For every inter-VRF route, document:

  • Why it’s needed
  • Who approved it
  • What firewall rules protect it
Terminal window
# In VyOS config, use descriptions
set protocols static route 10.1.0.0/24 next-hop-vrf 'PRODUCTION' vrf 'MANAGEMENT'
# Description: "Monitoring servers in MGMT need to reach Prod for health checks. Approved: 2024-01. Protected by MGMT-TO-PROD firewall rules."

4. Test Isolation

Regularly verify that isolation is working:

Terminal window
# From a host in DMZ VRF, try to reach Management — should fail
ping 192.168.255.1 vrf DMZ
# Should timeout or be rejected
# Verify routes aren't leaking unexpectedly
show ip route vrf DMZ
# Should NOT see Management networks

Real-World Example: Multi-Tenant Router

Service provider scenario: one VyOS router handles multiple customers, each in their own VRF.

Terminal window
configure
# Customer A
set vrf name CUSTOMER-A table '1001'
set interfaces ethernet eth1 vif 100 vrf 'CUSTOMER-A'
set interfaces ethernet eth1 vif 100 address '10.100.1.1/24'
set protocols bgp vrf CUSTOMER-A system-as '65100'
set protocols bgp vrf CUSTOMER-A neighbor 10.100.1.2 remote-as '65100'
# Customer B
set vrf name CUSTOMER-B table '1002'
set interfaces ethernet eth1 vif 200 vrf 'CUSTOMER-B'
set interfaces ethernet eth1 vif 200 address '10.100.2.1/24'
set protocols bgp vrf CUSTOMER-B system-as '65200'
set protocols bgp vrf CUSTOMER-B neighbor 10.100.2.2 remote-as '65200'
# Customers cannot see each other — complete isolation
# Each has their own BGP session, their own routes, their own world
commit

Customer A and B could both use 10.0.0.0/8 internally.
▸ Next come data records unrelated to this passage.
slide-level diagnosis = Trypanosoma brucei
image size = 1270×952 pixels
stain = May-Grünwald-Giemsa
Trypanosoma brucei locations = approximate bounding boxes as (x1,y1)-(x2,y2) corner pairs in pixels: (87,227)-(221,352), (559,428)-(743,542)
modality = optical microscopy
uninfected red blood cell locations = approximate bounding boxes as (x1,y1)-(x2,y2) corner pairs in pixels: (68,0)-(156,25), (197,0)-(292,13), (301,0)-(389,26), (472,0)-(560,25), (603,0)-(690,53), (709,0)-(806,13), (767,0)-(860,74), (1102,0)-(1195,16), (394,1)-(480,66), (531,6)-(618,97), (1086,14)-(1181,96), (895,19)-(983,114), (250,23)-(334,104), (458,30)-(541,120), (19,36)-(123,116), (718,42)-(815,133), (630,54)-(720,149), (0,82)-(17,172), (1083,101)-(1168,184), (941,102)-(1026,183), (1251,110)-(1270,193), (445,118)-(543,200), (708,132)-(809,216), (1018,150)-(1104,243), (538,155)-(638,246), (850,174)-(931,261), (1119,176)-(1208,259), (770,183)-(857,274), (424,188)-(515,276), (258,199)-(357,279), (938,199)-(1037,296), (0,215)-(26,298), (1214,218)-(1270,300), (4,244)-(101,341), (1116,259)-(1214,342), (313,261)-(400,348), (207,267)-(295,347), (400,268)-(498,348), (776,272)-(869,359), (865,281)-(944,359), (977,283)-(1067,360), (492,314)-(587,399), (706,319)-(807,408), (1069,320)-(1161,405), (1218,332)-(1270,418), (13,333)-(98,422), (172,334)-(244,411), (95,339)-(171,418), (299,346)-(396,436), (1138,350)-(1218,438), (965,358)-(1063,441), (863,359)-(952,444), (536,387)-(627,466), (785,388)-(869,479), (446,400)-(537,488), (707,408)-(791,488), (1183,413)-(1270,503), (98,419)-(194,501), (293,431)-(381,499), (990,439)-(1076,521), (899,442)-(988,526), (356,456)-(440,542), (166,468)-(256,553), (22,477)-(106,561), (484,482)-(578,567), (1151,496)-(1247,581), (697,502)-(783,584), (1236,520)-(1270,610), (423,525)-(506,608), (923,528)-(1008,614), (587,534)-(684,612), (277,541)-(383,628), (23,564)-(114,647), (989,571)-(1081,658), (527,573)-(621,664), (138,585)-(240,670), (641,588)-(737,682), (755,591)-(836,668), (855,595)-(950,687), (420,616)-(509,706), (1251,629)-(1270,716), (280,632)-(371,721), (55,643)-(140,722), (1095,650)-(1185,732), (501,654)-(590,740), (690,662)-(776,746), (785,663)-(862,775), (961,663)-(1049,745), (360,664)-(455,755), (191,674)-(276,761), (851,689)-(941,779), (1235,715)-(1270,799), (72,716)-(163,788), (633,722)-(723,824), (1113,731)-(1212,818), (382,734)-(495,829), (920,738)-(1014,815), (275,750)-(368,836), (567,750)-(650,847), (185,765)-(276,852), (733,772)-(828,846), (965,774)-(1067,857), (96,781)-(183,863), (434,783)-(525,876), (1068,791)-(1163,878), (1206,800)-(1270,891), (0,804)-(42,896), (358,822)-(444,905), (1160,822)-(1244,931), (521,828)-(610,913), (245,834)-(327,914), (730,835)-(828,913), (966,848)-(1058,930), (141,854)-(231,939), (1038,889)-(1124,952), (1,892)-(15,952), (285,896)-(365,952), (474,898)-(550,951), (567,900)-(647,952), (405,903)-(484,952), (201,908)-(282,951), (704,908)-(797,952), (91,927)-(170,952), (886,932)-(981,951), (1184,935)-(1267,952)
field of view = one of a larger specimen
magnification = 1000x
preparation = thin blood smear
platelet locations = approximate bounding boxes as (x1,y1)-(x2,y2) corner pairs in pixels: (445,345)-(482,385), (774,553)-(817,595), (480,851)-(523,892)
No conflict — they’re in different routing tables.

Troubleshooting VRFs

Common issues:

1. Interface not in VRF

Terminal window
show interfaces ethernet eth1
# Check "VRF:" field — should show your VRF name

2. Routes not appearing

Terminal window
show ip route vrf PRODUCTION
# If empty, check interface addresses and that interface is up

3. Traffic not flowing between VRFs

Terminal window
# Check routes exist in source VRF
show ip route vrf MANAGEMENT 10.1.0.0/24
# Check firewall isn't blocking
show firewall statistics
# Check return path — VRF routing must work both directions
show ip route vrf PRODUCTION 10.100.0.0/24

4. Services not binding to VRF

Terminal window
# Verify service is configured for VRF
show configuration commands | grep "vrf"
# Check socket bindings
ss -tlnp | grep sshd

The Lesson

VRF simplifies complex networks if you keep the model in your head.

VLANs isolate at Layer 2. VRF isolates at Layer 3. Combined, they give you complete network segmentation. But VRF adds complexity — every interface, every route, every service needs to be VRF-aware.

The key is maintaining a clear mental model. Know which interfaces are in which VRF. Know what routes leak between them. Know what firewall rules protect those leaks. When you have that model, VRF makes complex multi-tenant or highly-segmented networks manageable. When you lose track of that model, VRF becomes a debugging nightmare.

Start simple. One or two VRFs. Get comfortable with VRF-aware commands. Expand when you need to. And always, always diagram your VRF topology before you build it.